Work instructions: For the entries below, the result should be an exact transcription of the lines from the one with "United States, site nh-fish-game-vol1_CLNA" up to and including the one with "scientific name: Odocoileus virginianus", and only those.

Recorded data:
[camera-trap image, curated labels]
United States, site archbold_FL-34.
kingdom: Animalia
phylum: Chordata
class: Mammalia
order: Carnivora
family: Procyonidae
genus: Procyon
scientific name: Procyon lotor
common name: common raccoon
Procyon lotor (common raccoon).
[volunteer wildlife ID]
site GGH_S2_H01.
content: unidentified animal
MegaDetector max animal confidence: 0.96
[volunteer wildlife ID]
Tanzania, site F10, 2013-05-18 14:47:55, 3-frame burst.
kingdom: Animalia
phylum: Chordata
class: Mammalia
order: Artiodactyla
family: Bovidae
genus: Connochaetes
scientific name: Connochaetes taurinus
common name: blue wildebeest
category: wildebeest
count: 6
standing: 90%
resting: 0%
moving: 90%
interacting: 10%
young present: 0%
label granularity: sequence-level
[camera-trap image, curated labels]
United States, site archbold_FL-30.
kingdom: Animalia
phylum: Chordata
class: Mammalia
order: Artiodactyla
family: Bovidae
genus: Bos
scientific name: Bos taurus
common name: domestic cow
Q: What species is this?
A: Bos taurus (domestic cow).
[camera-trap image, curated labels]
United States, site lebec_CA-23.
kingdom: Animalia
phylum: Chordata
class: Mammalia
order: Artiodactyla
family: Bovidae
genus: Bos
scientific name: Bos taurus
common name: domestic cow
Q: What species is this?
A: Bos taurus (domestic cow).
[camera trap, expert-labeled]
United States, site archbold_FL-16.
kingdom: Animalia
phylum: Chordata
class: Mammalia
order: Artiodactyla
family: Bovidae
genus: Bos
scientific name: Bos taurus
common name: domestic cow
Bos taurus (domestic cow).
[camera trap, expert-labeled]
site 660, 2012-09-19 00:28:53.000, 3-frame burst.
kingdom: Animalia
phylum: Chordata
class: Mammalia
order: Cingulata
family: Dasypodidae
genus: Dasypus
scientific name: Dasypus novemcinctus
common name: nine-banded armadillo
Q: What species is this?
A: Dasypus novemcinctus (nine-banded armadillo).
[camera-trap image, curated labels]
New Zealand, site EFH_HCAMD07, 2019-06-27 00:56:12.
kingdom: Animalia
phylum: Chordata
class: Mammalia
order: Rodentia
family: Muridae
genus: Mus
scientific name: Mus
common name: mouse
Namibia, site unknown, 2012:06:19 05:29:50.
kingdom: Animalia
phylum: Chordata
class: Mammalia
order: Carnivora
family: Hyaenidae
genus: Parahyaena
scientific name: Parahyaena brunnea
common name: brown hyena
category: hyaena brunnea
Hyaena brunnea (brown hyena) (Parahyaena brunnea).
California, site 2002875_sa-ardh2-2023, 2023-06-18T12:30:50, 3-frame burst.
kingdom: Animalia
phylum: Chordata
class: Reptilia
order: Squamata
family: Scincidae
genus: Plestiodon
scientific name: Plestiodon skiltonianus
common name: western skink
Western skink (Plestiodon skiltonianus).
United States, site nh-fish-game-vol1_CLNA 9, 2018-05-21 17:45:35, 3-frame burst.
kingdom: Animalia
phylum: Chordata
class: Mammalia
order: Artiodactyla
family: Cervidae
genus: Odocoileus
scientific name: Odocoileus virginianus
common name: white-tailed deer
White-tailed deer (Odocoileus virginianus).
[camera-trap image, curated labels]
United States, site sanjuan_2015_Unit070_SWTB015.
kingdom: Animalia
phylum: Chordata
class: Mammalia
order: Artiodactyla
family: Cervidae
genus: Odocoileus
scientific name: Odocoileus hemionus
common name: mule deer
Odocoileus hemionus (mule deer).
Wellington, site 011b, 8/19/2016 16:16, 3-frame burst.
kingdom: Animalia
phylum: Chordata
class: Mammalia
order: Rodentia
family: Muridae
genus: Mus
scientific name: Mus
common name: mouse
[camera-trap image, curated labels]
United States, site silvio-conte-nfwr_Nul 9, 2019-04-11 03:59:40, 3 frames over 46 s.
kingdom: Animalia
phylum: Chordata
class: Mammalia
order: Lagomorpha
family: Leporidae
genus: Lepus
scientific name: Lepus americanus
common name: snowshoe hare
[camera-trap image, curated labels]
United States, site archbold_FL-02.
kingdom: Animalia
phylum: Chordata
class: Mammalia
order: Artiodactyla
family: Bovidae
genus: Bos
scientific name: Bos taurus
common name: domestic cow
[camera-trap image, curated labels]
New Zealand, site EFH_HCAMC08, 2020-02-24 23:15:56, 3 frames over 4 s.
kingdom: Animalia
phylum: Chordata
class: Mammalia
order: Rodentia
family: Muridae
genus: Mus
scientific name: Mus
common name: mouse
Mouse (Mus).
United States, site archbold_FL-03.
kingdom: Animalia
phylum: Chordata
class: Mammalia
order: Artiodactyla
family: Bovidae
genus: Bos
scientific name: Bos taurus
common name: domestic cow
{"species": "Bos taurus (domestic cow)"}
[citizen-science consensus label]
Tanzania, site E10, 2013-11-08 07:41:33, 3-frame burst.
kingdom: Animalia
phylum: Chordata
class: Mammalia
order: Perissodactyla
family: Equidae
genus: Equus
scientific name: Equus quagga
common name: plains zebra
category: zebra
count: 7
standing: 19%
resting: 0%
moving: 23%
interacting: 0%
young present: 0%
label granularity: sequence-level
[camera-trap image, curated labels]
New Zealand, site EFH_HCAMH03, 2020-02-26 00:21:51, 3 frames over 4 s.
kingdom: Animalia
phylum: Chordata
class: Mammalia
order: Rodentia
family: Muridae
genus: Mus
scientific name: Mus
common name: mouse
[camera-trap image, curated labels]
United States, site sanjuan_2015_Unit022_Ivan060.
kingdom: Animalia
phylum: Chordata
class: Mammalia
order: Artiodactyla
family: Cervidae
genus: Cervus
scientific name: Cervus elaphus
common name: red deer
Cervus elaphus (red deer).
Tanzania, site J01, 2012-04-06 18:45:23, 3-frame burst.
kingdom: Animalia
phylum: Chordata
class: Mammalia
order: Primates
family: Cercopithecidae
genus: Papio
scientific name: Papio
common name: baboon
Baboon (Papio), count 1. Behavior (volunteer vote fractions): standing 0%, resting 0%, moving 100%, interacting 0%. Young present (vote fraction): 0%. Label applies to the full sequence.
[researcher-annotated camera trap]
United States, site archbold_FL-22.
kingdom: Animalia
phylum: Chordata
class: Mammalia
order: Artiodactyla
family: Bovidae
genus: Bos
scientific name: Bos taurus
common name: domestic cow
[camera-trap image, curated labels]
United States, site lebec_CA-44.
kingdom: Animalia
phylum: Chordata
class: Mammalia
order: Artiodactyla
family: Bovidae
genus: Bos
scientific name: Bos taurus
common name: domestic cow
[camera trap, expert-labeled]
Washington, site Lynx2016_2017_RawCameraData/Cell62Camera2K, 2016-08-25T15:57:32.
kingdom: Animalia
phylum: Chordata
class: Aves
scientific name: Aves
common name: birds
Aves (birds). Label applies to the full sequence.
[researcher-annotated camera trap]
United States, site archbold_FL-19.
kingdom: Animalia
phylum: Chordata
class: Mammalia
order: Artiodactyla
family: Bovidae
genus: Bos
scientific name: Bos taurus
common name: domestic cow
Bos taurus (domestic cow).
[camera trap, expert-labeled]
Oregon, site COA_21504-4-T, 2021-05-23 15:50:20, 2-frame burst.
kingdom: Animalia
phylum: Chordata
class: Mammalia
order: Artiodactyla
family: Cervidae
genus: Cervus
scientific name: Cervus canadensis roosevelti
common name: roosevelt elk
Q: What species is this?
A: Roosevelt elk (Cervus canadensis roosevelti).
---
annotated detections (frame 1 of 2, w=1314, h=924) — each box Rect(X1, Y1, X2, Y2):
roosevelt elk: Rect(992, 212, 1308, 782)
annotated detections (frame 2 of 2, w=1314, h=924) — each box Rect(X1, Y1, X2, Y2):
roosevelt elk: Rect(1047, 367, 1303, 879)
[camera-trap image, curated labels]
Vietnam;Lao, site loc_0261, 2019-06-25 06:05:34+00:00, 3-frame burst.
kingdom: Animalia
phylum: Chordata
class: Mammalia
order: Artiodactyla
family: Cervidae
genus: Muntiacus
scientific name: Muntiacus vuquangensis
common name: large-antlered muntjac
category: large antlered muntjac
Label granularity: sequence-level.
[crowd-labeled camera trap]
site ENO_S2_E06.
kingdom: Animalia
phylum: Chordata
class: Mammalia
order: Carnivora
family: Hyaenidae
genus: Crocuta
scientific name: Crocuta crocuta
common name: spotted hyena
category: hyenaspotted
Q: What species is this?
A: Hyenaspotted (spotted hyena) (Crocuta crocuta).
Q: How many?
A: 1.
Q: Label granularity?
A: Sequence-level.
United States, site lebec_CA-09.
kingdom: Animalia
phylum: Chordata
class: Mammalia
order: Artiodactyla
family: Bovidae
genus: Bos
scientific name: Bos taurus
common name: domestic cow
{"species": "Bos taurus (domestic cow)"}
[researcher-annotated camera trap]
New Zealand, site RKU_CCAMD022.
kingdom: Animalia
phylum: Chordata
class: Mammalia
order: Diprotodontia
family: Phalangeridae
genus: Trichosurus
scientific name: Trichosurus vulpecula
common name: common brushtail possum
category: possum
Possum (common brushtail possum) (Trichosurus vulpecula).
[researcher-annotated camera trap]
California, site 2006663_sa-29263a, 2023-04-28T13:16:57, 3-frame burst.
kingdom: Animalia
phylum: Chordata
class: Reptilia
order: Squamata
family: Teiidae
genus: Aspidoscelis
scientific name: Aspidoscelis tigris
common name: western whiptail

Answer to this problem:
United States, site nh-fish-game-vol1_CLNA 9, 2018-05-21 17:45:35, 3-frame burst.
kingdom: Animalia
phylum: Chordata
class: Mammalia
order: Artiodactyla
family: Cervidae
genus: Odocoileus
scientific name: Odocoileus virginianus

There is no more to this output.